Online Java application - confused!?

Associate
Joined
23 Aug 2004
Posts
1,493
A couple of years ago I created a pretty crude Java app built on a MySQL backend. I had a pretty poor user interface that allowed the user to search the database.

I was looking through the project the other day and it does have some merit, for a challenge I was planning on revisiting the requirements and programming a second iteration.

This time I would like the program to be web-based and accessible online. I do not have experience of creating an online application so some of the territory is unfamiliar and I'm looking for some advice.

My understanding is as follows :

Database is server side.

java app is downloaded by the client (how?), provides connection to the database.

GUI programmed in Javascript, allows user to enter search term and display results.(search and results handled by Java app)

Does this seem reasonable? The area where I'm most confused is the Java app. I've not created any online before, is there anything that would need to be done to the code for it to run in a browser rather than through an IDE such as eclipse when the client logs on to the website?

Thanks
 
I think you've mixed a few concepts up.

You'd have the database, and then provide an API in Java (so a few classes that actually 'do' the thing you want - so in your case, connect to the DB, parse/query results etc etc), and then you'd provide a Java applet in which you could build a GUI much in the way you would a traditional swing app.
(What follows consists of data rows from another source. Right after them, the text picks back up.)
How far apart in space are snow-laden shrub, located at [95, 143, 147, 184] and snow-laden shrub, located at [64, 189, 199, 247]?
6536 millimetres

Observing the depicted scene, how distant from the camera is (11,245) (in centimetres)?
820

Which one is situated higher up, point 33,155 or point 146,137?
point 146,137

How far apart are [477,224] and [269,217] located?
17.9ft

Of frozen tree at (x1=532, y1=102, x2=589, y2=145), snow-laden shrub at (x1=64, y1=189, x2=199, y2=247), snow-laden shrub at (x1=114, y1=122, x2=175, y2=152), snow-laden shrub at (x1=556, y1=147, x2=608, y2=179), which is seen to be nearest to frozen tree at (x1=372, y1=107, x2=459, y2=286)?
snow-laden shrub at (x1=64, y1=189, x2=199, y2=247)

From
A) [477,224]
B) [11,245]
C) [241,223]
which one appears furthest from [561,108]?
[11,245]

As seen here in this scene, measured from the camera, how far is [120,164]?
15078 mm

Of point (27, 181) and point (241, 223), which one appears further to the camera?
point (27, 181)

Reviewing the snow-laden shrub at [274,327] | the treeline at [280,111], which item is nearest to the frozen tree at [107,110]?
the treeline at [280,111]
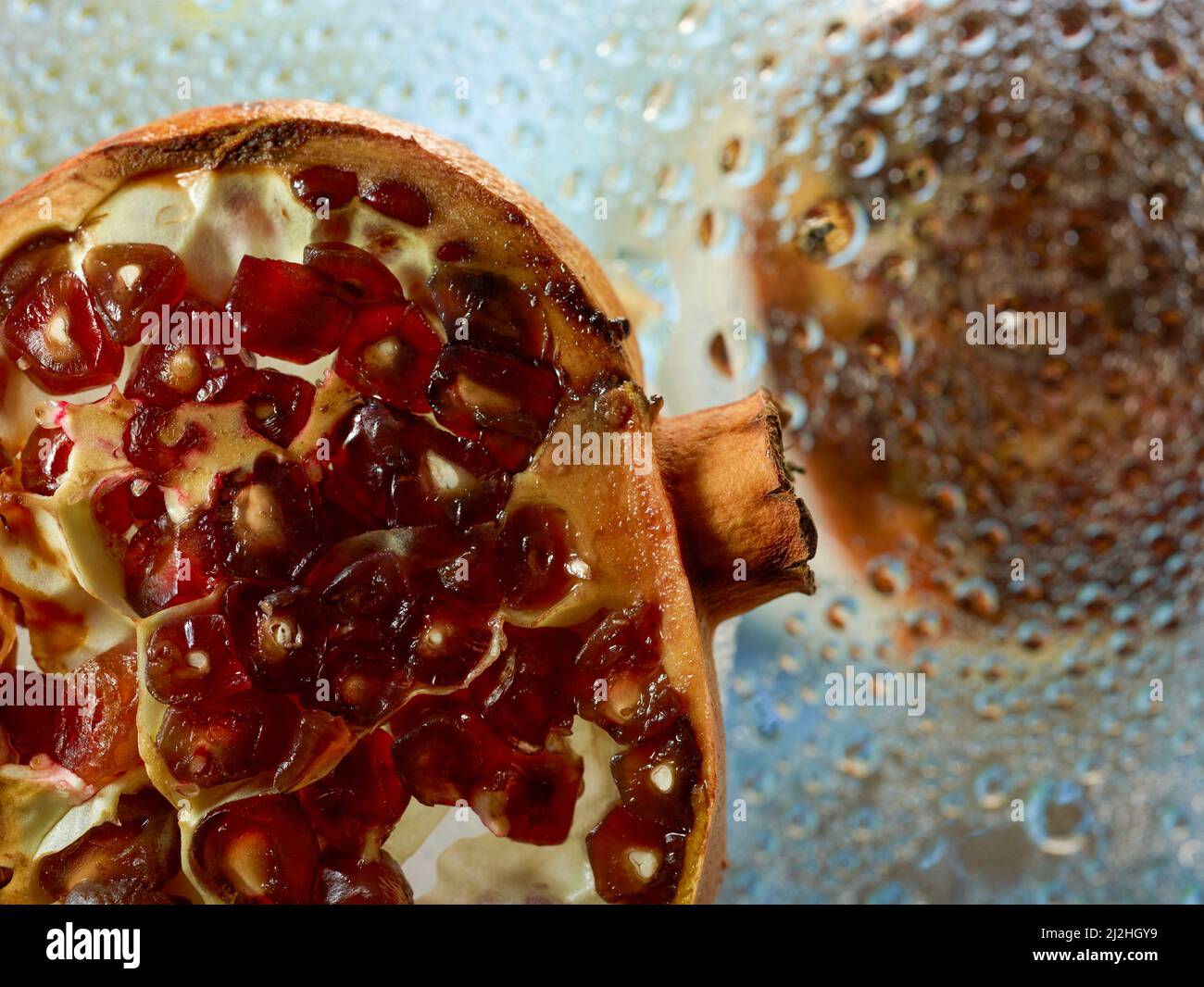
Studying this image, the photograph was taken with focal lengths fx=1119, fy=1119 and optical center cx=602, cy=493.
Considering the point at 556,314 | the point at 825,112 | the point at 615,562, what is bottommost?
the point at 615,562

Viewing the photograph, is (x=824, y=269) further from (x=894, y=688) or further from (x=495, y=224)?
(x=495, y=224)

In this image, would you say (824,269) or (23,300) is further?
(824,269)

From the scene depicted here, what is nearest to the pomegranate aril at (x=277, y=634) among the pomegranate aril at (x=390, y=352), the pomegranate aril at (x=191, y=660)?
the pomegranate aril at (x=191, y=660)

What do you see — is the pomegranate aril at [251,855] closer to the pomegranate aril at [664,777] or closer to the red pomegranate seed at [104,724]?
the red pomegranate seed at [104,724]

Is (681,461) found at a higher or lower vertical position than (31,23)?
lower

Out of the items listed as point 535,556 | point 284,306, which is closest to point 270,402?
point 284,306

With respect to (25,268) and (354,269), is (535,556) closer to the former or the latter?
(354,269)

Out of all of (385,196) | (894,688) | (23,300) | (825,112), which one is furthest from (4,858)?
(825,112)

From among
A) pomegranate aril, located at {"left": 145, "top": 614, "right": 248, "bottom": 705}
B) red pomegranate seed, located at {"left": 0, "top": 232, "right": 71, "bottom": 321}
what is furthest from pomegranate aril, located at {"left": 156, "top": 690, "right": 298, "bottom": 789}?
red pomegranate seed, located at {"left": 0, "top": 232, "right": 71, "bottom": 321}
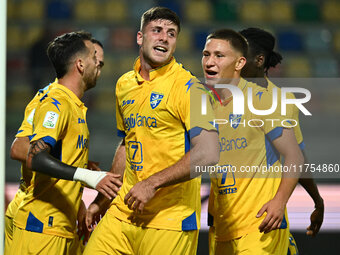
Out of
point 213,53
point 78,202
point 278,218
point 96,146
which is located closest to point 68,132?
point 78,202

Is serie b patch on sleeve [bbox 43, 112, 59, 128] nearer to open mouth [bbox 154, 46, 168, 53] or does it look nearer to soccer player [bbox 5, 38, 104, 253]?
soccer player [bbox 5, 38, 104, 253]

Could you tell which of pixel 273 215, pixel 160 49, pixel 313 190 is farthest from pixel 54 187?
pixel 313 190

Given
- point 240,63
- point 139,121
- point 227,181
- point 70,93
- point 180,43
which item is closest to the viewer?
point 139,121

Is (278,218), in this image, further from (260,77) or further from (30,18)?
(30,18)

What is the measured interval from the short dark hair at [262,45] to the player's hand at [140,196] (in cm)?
166

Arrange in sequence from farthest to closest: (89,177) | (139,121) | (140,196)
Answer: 1. (139,121)
2. (89,177)
3. (140,196)

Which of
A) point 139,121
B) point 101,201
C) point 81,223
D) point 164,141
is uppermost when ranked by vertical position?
point 139,121

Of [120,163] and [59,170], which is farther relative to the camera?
[120,163]

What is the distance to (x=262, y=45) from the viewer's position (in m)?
4.38

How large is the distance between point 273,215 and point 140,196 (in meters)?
0.80

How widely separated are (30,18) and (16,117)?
6.99 feet

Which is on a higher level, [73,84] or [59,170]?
[73,84]

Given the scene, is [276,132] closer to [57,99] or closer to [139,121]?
[139,121]

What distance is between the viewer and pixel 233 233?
3.58 meters
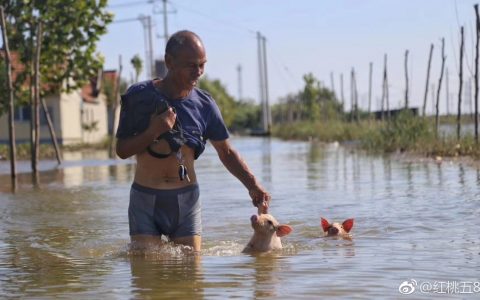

But you'd be better off looking at Glassfish and JSP. So you'd write your HTML/CSS website, and then within that you could make calls to your Java API using JSP. Applets are pretty much becoming obsolete apart from where they're truly necessary.

So a few things to Google:
+ JSP How-to
+ Glassfish simple web app how-to
+ Java API fundamentals

That should get you on your way :)
 
Last edited:
Netbeans is the best IDE (imo) for this sort of project - you can build web apps and deploy them to a local Glassfish server in no time at all.

Spend some time really learning about how to develop APIs, what they're for etc (if indeed you're not already 'au fait' with them).